How I felt when I was happy (minus working as a waitress)

Jan 30, 2007 20:40


She had come back to California this time slimmer than that state had ever allowed her to become before. Her jeans hung satisfyingly slack on her hips, and her arms did not jiggle. There was nothing unnecessary on her; she felt capable and contained. She had only as much money as she needed and no desire to spend more. She had no boyfriend. She ate small meals. Everything she owned fit in the back of her truck.

She had come back because she had no better plan, and for the first time in her adult life that felt okay. All the times before, she had been returning out of desperation or debt or a broken heart. But now she had nothing important or specific to do, and she didn't feel pressured, guilty, or inferior about it. She was twenty-three. She did not have a college degree. Her work in the world, she had decided, was of the invisible kind. Was not of this world, in fact. Not many people understood that when she dared to say it, and those who did usually only did so when they were drunk.

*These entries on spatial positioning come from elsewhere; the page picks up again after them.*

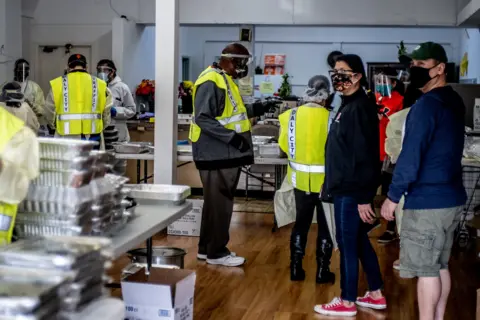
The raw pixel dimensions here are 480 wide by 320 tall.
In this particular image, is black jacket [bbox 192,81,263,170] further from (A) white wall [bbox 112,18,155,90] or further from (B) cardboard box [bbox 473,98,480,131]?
(A) white wall [bbox 112,18,155,90]

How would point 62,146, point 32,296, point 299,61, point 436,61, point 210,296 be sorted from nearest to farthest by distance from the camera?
1. point 32,296
2. point 62,146
3. point 436,61
4. point 210,296
5. point 299,61

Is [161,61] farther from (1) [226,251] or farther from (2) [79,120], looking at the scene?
(1) [226,251]

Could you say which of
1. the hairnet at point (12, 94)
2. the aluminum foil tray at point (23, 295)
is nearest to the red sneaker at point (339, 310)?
the aluminum foil tray at point (23, 295)

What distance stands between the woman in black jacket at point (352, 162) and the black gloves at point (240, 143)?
1058mm

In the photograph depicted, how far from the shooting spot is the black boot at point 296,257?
5035mm

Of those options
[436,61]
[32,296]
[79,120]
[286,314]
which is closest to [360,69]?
[436,61]

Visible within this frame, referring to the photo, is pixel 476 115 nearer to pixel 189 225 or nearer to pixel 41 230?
pixel 189 225

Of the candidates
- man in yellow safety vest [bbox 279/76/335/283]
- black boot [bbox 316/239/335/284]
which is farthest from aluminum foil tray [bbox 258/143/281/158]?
black boot [bbox 316/239/335/284]

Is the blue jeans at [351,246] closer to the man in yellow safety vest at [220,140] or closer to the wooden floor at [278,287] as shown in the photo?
the wooden floor at [278,287]

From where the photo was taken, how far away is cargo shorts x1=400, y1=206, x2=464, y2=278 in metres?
3.46

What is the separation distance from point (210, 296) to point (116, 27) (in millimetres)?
6901

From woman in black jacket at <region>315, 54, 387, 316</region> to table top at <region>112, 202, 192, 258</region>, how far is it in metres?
0.93

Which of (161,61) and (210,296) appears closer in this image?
(210,296)

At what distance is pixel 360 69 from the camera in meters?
4.18
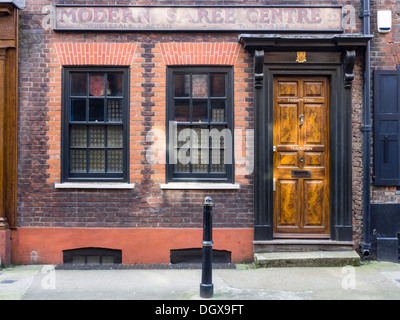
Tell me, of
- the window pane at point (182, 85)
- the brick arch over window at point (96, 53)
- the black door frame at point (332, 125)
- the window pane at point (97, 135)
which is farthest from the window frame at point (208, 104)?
the window pane at point (97, 135)

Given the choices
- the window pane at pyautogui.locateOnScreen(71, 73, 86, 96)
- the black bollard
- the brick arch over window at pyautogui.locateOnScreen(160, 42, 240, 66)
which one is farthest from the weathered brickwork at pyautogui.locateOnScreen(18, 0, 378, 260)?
the black bollard

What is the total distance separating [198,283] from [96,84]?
3.68 meters

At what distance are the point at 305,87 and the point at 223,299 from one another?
12.6 ft

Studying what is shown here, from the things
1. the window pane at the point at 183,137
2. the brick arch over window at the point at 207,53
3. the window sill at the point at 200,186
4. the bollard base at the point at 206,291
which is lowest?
the bollard base at the point at 206,291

She found a job as a cocktail waitress. At certain peaks in the course of an evening, she felt actual grace, she thought. Immense comprehension might be passed in a glance from a cute boy; a man might tell her, "Keep smiling, it makes the world a better place," and it would seem not generic but wholly, honestly, uniquely directed at her. For one second, something would be generated. Would rise and mingle in the air, then travel into the night with the dispersing people and would thereby, yes, be making the world a better place, even if only in tiny increments. After a few drinks her belief in the theory solidified, and she walked through the crowd believing she could glean essential characteristics about people in a glance. She felt lucid and critical and sexy. The room was hers. Handing drinks off precarious full trays to sympathetic, flirtatious, or oblivious customers, she experienced a feeling of satisfaction at being the one at work in the midst of others' leisure. The satisfaction was aided by the fact that she was also privy to some exclusives--free drinks, favorable attention from the musicians who played there, privileged passage through the crowd, the right to push. It was a position that made her feel known (people either avoided a waitress's gaze or sought it out) but exempt from social expectations. At the end of the night the overheads were switched on, and in that new stark glare she would gather and stack pint glasses with a kind of lowdown pride.

In this manner--she felt--she was reinventing herself.